Part of a data file
%%

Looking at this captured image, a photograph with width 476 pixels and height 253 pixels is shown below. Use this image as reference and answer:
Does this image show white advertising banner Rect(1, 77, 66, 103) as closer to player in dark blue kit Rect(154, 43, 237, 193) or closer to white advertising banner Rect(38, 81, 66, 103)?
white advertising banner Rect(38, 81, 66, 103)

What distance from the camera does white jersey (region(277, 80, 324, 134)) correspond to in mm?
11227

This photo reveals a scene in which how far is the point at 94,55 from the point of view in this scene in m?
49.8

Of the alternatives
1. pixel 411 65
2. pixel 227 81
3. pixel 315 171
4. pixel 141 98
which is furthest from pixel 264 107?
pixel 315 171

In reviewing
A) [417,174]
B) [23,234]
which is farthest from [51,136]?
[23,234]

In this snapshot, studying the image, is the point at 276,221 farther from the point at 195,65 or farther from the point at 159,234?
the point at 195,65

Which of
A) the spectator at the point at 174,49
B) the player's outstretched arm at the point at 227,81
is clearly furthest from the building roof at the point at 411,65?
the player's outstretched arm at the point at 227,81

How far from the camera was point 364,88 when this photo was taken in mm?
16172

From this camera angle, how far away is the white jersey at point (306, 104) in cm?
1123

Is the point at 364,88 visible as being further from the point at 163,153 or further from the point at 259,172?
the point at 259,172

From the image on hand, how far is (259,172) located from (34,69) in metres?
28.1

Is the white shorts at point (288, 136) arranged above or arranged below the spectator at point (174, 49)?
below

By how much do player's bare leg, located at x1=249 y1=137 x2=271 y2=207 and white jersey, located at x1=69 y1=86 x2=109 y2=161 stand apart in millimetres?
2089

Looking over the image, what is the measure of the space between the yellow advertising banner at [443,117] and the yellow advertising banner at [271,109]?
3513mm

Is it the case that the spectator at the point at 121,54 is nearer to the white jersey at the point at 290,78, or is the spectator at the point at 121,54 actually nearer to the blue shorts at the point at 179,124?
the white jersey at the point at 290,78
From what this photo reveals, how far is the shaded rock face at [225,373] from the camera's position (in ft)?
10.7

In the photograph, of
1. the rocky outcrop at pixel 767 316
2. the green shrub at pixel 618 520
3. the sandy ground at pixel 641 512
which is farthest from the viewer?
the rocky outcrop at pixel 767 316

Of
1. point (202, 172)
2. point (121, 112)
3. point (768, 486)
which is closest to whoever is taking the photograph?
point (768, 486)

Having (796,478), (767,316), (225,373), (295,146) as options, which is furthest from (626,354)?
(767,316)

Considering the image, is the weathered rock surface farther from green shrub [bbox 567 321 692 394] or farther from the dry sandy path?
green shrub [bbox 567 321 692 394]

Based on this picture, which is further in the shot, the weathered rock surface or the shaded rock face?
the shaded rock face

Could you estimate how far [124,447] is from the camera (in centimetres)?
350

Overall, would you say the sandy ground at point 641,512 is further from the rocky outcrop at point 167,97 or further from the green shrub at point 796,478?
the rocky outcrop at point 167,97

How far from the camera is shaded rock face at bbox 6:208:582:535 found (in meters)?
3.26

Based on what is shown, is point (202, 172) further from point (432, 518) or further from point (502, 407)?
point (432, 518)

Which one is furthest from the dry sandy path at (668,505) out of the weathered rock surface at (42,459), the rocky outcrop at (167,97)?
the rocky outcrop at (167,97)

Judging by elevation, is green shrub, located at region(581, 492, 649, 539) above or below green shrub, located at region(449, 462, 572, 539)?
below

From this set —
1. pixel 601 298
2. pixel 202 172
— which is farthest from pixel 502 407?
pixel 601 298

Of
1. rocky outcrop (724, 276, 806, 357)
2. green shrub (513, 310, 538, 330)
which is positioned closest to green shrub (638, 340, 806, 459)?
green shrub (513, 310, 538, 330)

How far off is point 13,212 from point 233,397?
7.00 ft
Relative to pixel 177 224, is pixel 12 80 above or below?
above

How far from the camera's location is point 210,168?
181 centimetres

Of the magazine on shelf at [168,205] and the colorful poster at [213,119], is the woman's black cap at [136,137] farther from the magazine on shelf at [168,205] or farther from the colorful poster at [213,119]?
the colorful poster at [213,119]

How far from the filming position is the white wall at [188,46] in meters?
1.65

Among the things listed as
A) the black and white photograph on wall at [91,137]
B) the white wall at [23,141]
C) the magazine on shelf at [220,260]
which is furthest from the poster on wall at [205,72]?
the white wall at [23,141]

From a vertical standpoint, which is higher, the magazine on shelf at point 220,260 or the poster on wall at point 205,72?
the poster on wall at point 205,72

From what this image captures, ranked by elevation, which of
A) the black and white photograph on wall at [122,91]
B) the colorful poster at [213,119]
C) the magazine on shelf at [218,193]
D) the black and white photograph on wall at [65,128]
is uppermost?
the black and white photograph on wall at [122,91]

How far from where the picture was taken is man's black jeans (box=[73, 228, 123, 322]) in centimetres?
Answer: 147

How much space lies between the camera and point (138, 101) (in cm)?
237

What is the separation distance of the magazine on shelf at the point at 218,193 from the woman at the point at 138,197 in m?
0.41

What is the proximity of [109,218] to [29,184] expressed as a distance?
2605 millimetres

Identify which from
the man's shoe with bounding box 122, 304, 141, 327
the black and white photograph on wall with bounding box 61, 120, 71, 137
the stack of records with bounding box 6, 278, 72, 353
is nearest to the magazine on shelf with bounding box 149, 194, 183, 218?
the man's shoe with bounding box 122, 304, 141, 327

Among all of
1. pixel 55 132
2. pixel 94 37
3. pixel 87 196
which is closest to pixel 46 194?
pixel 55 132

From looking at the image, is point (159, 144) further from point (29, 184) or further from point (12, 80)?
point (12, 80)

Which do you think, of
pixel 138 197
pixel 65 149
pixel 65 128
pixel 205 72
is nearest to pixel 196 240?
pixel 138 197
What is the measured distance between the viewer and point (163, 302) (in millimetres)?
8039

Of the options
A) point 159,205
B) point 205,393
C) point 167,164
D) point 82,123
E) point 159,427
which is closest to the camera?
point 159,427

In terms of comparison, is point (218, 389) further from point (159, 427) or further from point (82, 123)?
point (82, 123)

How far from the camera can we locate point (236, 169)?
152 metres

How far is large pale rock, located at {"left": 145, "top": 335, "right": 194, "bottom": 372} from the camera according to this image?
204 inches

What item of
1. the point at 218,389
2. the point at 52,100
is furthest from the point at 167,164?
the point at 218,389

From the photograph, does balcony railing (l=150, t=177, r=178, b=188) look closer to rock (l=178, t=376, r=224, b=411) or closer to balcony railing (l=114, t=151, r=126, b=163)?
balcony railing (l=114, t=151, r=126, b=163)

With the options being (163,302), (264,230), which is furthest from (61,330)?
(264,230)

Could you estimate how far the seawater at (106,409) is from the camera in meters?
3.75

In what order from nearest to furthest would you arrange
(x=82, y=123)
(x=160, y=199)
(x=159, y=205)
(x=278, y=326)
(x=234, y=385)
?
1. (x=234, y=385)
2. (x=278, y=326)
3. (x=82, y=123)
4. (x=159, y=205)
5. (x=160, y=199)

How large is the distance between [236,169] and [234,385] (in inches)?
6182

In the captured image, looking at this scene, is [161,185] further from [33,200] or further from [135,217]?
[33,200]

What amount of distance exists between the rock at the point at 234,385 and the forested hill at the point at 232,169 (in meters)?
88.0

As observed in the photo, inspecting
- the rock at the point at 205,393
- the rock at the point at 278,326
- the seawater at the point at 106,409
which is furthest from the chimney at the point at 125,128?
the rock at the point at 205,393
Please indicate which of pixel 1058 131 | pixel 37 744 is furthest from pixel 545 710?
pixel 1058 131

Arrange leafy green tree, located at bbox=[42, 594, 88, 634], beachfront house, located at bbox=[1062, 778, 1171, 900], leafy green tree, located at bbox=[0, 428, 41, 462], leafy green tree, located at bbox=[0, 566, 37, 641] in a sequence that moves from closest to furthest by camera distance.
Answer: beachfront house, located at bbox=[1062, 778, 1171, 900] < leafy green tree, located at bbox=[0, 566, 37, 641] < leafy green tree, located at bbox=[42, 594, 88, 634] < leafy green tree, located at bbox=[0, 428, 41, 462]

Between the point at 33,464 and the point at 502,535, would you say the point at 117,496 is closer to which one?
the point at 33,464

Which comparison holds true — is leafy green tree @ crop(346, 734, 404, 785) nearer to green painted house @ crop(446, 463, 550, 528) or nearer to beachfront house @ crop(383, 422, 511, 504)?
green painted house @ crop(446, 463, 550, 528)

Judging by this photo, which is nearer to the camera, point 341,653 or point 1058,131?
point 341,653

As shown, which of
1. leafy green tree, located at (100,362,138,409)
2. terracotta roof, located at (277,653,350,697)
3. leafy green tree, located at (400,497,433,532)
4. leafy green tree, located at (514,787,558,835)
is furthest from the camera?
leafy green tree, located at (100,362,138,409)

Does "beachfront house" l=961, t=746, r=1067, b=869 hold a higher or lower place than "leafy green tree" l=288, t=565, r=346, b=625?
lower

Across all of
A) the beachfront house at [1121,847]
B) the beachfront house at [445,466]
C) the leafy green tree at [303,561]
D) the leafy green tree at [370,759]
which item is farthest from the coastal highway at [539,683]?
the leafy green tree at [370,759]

%%

- Required task:
Your task is to extract the lines running from the one with "Between the point" to the end of the material, inclusive, copying each exactly and adding nothing.

- Exercise result:
Between the point at 33,464 and the point at 502,535, would you say the point at 117,496 is closer to which one?
the point at 33,464

Which comparison holds true — is leafy green tree @ crop(346, 734, 404, 785) nearer to green painted house @ crop(446, 463, 550, 528) or nearer to beachfront house @ crop(383, 422, 511, 504)?
green painted house @ crop(446, 463, 550, 528)

Judging by this photo, which is nearer to the camera, point 341,653 or point 1058,131?
point 341,653

As shown, which of
1. leafy green tree, located at (100,362,138,409)
2. terracotta roof, located at (277,653,350,697)
3. leafy green tree, located at (400,497,433,532)
4. leafy green tree, located at (514,787,558,835)
is furthest from the camera?
leafy green tree, located at (100,362,138,409)

Does "beachfront house" l=961, t=746, r=1067, b=869 hold a higher or lower place than "leafy green tree" l=288, t=565, r=346, b=625?
lower

Across all of
A) the beachfront house at [1121,847]
B) the beachfront house at [445,466]
C) the leafy green tree at [303,561]
D) the leafy green tree at [370,759]
which item is farthest from the coastal highway at [539,683]?
the leafy green tree at [370,759]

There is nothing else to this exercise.